É típica no nosso direito a matéria disciplinar, onde há aspectos reservados à discricionaridade da Administração (existência material dos factos, gravidade das penas) a par de outros vinculados: a decisão punitiva é, pois, discricionária quanto a alguns aspectos do seu conteúdo e vinculada quanto à competência, objecto e forma.' Em sentido contrário se pronunciou ANDRÉ GONÇALVES PEREIRA ('A Garantia de Recurso Contencioso no Texto Constitucional de 1971', em Estudos de Direito Público em Honra do Professor Marcello Caetano, 1973, pág. 24a a 248):
'VI – De maior complexidade se revestem os casos em que a lei, embora não vede o recurso, limita o seu âmbito, circunscrevendo a fiscalização contenciosa a uma parte do acto administrativo, com exclusão de outras: é o que se dá quer no contencioso disciplinar (artigos 817º do Código Administrativo e 20º da Lei Orgânica do Supremo Tribunal Administrativo) quer no contencioso bancário
(artigo 97º, § 4, do Decreto-Lei nº 42 641, de 12 de Novembro de 1959). a) Quanto ao primeiro ponto, entende, já depois da publicação da lei de revisão constitucional, o Prof.

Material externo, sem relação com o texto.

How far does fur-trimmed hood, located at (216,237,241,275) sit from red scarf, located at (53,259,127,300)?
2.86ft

Marcello Caetano que se mantém as restrições constantes da lei ordinária, pois seriam regras de ordem substancial, que separariam a zona discricionária do acto da zona vinculada, e não regras adjectivas.
É, na verdade, pela cuidadosa separação entre as duas categorias de regras que se pode configurar o âmbito de aplicação da garantia do artigo 8º, nº 21, que em nada afecta as condições de validade do acto administrativo. Mas a nossa análise separa-nos aqui da opinião expressa na 9ª edição do Manual de Direito Administrativo, (tomo II, págs. 1311 e ss.). O problema consiste em saber se, quando o artigo 20º da Lei Orgânica do Supremo Tribunal Administrativo proíbe ao tribunal o conhecimento da «gravidade da pena aplicada» ou da «existência material das faltas imputadas», está a implicar que tal apreciação é sempre irrelevante para a validade intrínseca do acto, que seria válido ainda que: a) tivesse havido excesso na pena aplicada ou b) não existissem materialmente as faltas imputadas (sempre com a ressalva da parte final do texto referido). Ora, o primeiro aspecto prende-se com o desvio de poder, pelo que dele trataremos mais adiante: o seu conteúdo útil é impedir o tribunal de conhecer ex oficio do desvio de poder: pois se a medida da pena é discricionária, nada mais de novo se acrescenta à regra do artigo 19º. Quanto ao segundo ponto, não temos dúvida, porém, que a inexistência material da infracção imputada provoca a invalidade do acto disciplinar; quer por simples aplicação dos princípios gerais de direito; quer porque a restrição só se aplica ao Supremo Tribunal Administrativo, pelo que se o recurso for da competência das auditorias o acto será anulado se tal inexistência material for demonstrada; quer porque o próprio artigo 20º, ao admitir a anulação por desvio de poder consistente na inexistência material da infracção, mostra bem que é a validade do acto que é afectada. Trata-se aqui de regra adjectiva, semelhante a tantas outras da legislação ordinária que vedam ou limitam o recurso contencioso. A inexistência material da infracção bem pode dar-se por erro que não materialize desvio de poder mas sim – segundo a lição do Prof. Marcello Caetano, seguida pelo Supremo Tribunal Administrativo e pela unanimidade da doutrina salvo o signatário – violação de lei por erro sobre os pressupostos. Quando a lei impede que seja alegado tal vício, mas só permite a alegação de desvio de poder, a sua inconstitucionalidade perante o artigo 8º, nº 21, é manifesta – aplicando-se de pleno a observação contida na 9ª edição do Manual de Direito Administrativo (tomo II, p. 1312):
«...poderá a lei ordinária estabelecer que de um certo acto definitivo e executório só cabe recurso contencioso com fundamento em algum ou alguns dos vícios do acto administrativo? A resposta tem de ser claramente negativa.» Pensamos portanto que o Supremo Tribunal Administrativo não deve aplicar o artigo 20º da Lei Orgânica do Supremo Tribunal Administrativo e não poderá, quando for alegada em juízo, abster-se de conhecer da existência material das faltas imputadas ao arguido.' (sublinhado nosso).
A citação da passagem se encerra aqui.